A Korteweg-de Vries description of dark solitons in polariton superfluids

TL;DR

This paper models dark soliton dynamics in polariton superfluids using a Korteweg-de Vries equation derived from a generalized open-dissipative Gross-Pitaevskii framework, revealing decay and shelf phenomena.

Contribution

It introduces a novel analytical approach linking dark soliton behavior in polariton condensates to a KdV equation with dissipation, expanding understanding of soliton decay and shelf formation.

Findings

Dark solitons decay with a rate analytically derived in weak pumping.

A shelf forms during soliton evolution, consistent with the KdV model.
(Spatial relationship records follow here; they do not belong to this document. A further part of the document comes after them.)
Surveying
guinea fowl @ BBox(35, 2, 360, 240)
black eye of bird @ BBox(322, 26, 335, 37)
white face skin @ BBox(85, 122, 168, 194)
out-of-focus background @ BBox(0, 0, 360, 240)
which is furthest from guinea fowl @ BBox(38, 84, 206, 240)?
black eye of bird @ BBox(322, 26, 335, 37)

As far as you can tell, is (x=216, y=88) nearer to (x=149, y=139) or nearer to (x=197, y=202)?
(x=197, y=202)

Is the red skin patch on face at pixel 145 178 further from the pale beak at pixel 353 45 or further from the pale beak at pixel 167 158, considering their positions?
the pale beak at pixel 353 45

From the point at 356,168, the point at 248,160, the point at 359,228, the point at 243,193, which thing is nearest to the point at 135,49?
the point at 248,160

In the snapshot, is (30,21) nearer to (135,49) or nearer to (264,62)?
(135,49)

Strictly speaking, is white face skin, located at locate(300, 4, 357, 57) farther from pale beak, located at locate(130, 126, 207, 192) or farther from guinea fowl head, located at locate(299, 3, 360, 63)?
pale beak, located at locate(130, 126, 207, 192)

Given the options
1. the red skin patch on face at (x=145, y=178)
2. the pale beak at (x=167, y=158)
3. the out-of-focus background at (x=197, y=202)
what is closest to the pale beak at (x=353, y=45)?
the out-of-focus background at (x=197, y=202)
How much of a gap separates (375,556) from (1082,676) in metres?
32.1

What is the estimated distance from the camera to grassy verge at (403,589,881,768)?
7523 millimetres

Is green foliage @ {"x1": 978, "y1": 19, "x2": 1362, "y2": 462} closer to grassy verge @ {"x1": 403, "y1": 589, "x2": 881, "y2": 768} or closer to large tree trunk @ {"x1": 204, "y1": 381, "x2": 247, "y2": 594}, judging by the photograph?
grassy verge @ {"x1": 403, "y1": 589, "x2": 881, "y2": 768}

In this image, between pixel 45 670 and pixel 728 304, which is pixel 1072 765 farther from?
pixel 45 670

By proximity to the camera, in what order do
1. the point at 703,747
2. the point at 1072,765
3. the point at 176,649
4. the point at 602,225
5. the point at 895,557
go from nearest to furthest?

The model accurately describes soliton dynamics in the studied regime.

Abstract

We study the dynamics of dark solitons in an incoherently pumped exciton-polariton condensate by means of a system composed by a generalized open-dissipative Gross-Pitaevskii equation for the polaritons' wavefunction and a rate equation for the exciton reservoir density. Considering a perturbative regime of sufficiently small reservoir excitations, we use the reductive perturbation method, to reduce the system to a Korteweg-de Vries (KdV) equation with linear loss. This model is used to describe the analytical form and the dynamics of dark solitons. We show that the polariton field supports decaying dark soliton solutions with a decay rate determined analytically in the weak pumping regime. We also find that the dark soliton evolution is accompanied by a shelf, whose dynamics follows qualitatively the effective KdV picture.